WHAT IS ASKED =>
Locate every row below that contains the string "roof", matching case, and copy each of those rows in full.

TASK INPUT =>
+++++

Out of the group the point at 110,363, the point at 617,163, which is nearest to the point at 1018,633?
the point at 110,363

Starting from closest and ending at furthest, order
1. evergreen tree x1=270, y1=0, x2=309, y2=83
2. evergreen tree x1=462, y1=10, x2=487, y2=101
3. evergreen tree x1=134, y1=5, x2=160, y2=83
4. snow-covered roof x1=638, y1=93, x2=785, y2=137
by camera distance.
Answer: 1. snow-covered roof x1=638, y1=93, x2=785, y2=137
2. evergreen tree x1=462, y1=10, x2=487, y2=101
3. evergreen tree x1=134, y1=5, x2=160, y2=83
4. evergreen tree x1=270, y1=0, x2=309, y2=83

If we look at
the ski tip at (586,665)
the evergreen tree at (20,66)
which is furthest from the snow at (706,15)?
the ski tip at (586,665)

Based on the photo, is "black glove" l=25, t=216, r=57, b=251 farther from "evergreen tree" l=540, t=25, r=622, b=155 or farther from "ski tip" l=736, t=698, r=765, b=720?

+++++

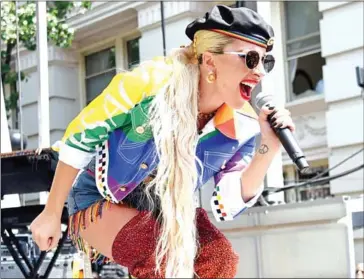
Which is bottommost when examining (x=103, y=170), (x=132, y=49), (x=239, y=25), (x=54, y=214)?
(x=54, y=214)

+++++

TASK OUTPUT =>
4. snow-covered roof x1=638, y1=93, x2=785, y2=137
Answer: 1. snow-covered roof x1=638, y1=93, x2=785, y2=137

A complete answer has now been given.